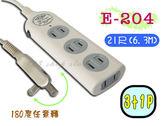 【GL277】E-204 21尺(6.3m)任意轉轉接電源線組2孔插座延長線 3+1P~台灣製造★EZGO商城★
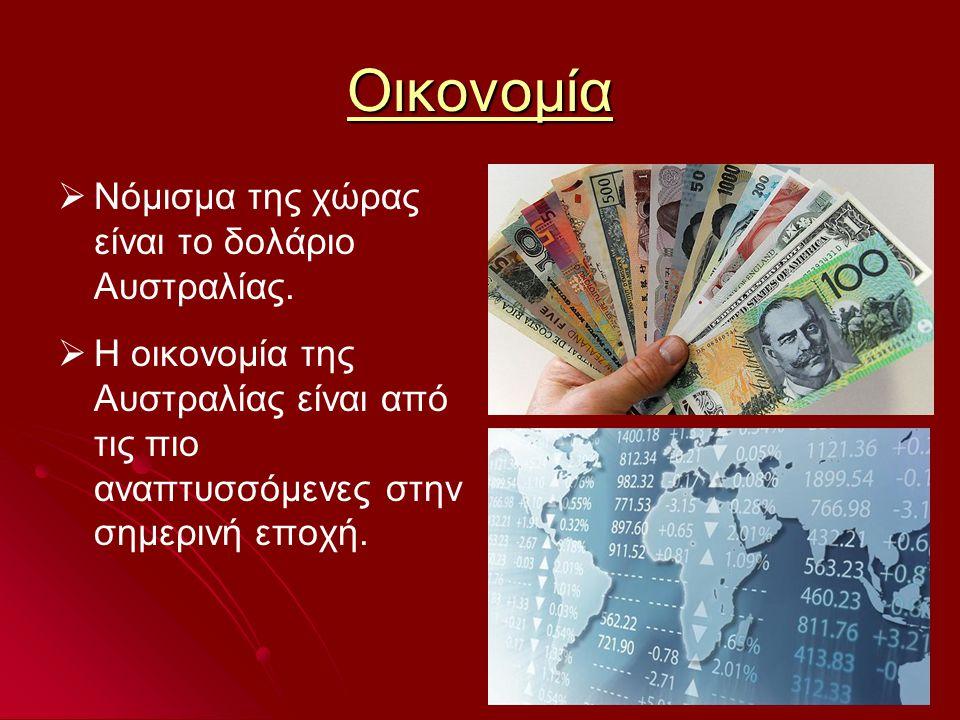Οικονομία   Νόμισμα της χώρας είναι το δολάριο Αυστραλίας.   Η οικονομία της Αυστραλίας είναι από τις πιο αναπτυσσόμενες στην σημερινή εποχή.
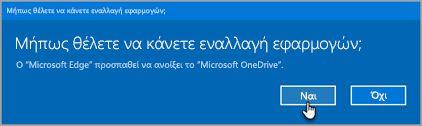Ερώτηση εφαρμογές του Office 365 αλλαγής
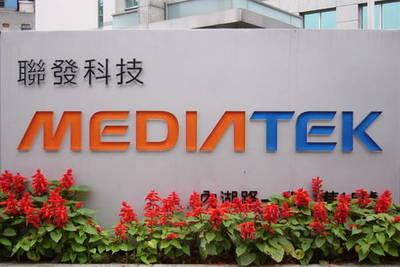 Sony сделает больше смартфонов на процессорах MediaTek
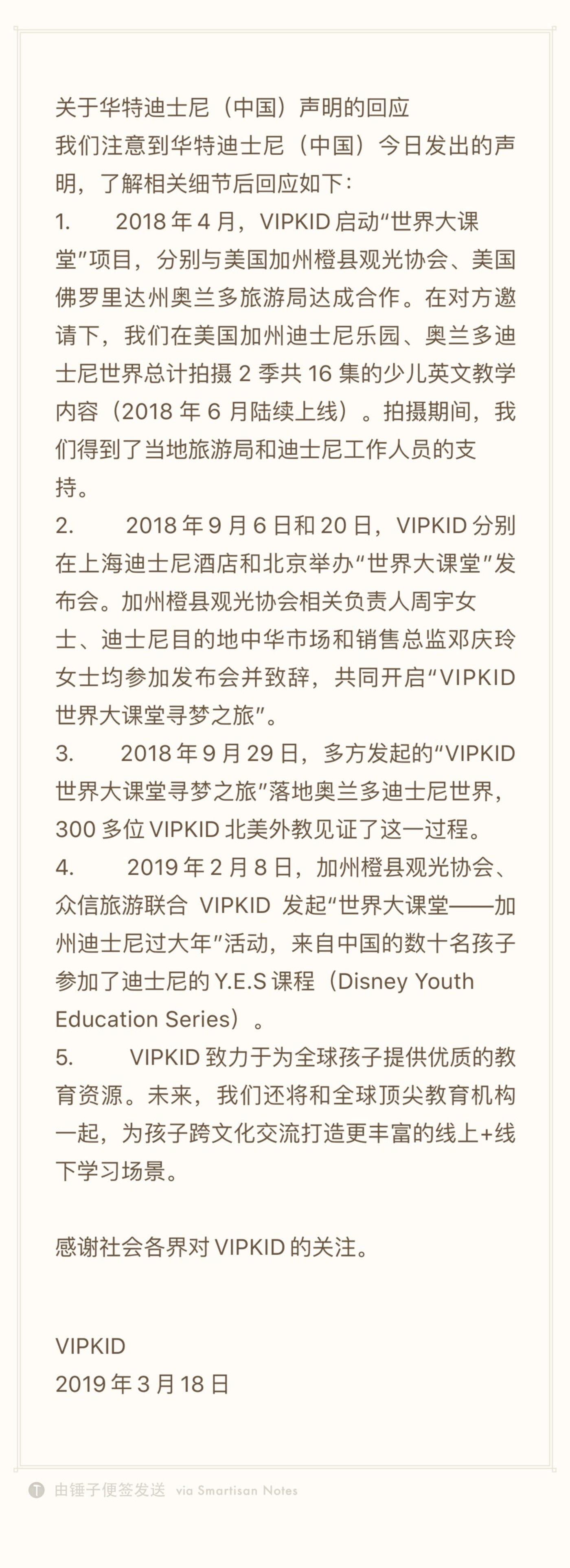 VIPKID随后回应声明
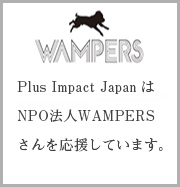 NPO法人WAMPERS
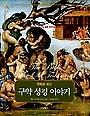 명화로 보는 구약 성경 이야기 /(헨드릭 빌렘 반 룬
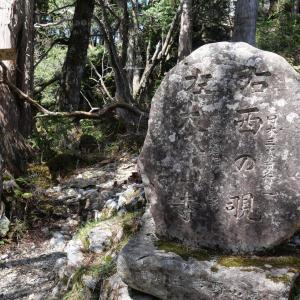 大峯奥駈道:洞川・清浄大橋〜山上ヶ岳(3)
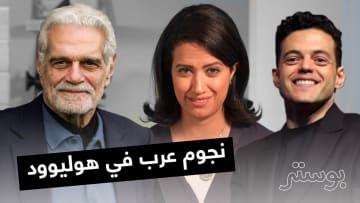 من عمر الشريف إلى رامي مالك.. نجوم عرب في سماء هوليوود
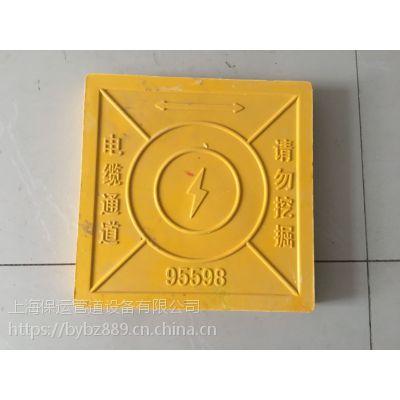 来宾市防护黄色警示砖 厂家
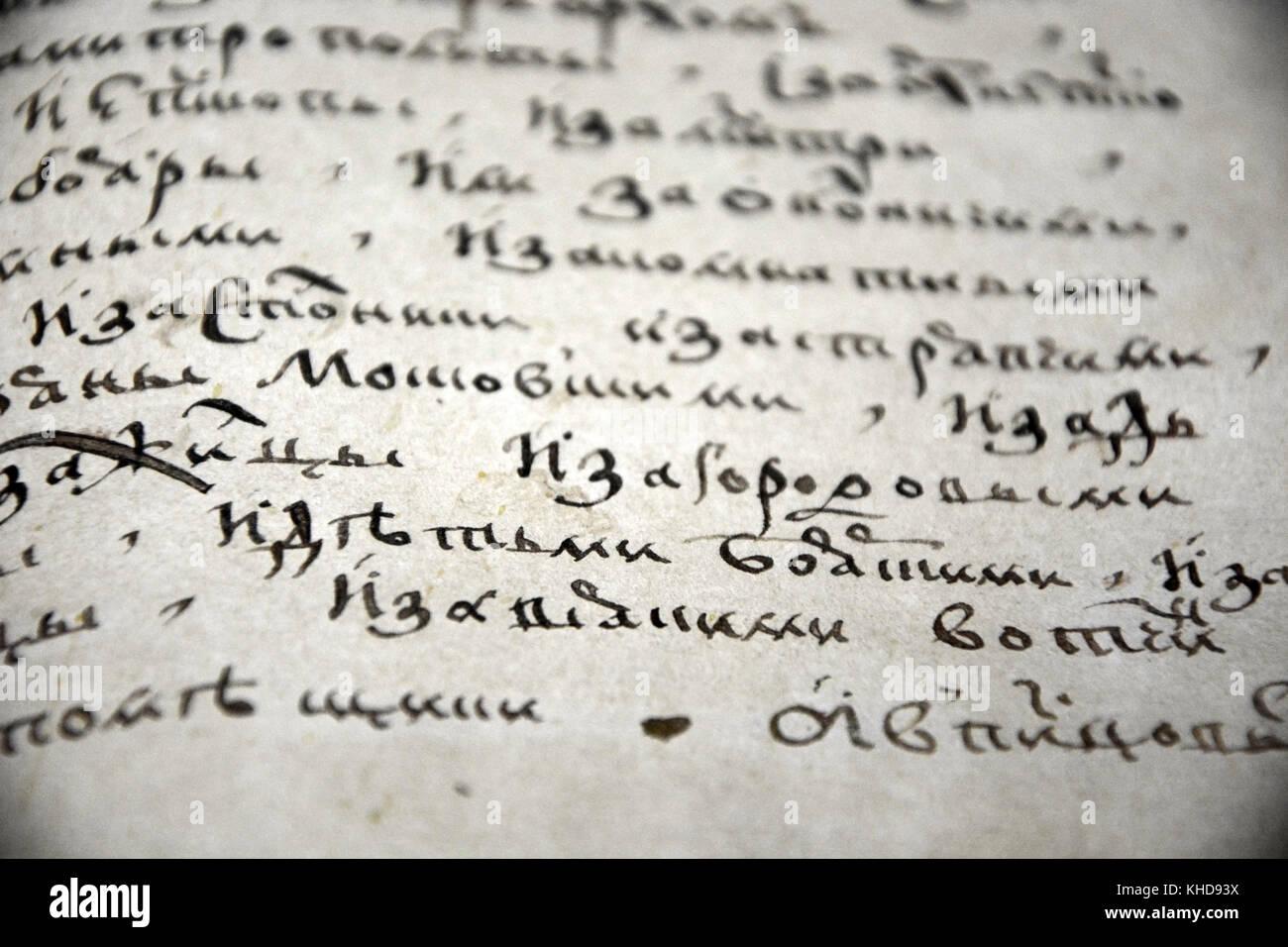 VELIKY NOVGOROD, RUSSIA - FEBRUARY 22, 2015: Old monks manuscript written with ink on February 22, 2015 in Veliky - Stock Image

## [REQUIRED ACTION]
The result should hold only the lines from the line with "Ερώτηση εφαρμογές του Office 365 αλλαγής" through the final line of the records above, copied exactly, with pictures left out.

## [OUTPUT FOR THIS EXERCISE]
Ερώτηση εφαρμογές του Office 365 αλλαγής
 Sony сделает больше смартфонов на процессорах MediaTek
 VIPKID随后回应声明
 NPO法人WAMPERS
 명화로 보는 구약 성경 이야기 /(헨드릭 빌렘 반 룬
 大峯奥駈道:洞川・清浄大橋〜山上ヶ岳(3)
 من عمر الشريف إلى رامي مالك.. نجوم عرب في سماء هوليوود
 来宾市防护黄色警示砖 厂家
 VELIKY NOVGOROD, RUSSIA - FEBRUARY 22, 2015: Old monks manuscript written with ink on February 22, 2015 in Veliky - Stock Image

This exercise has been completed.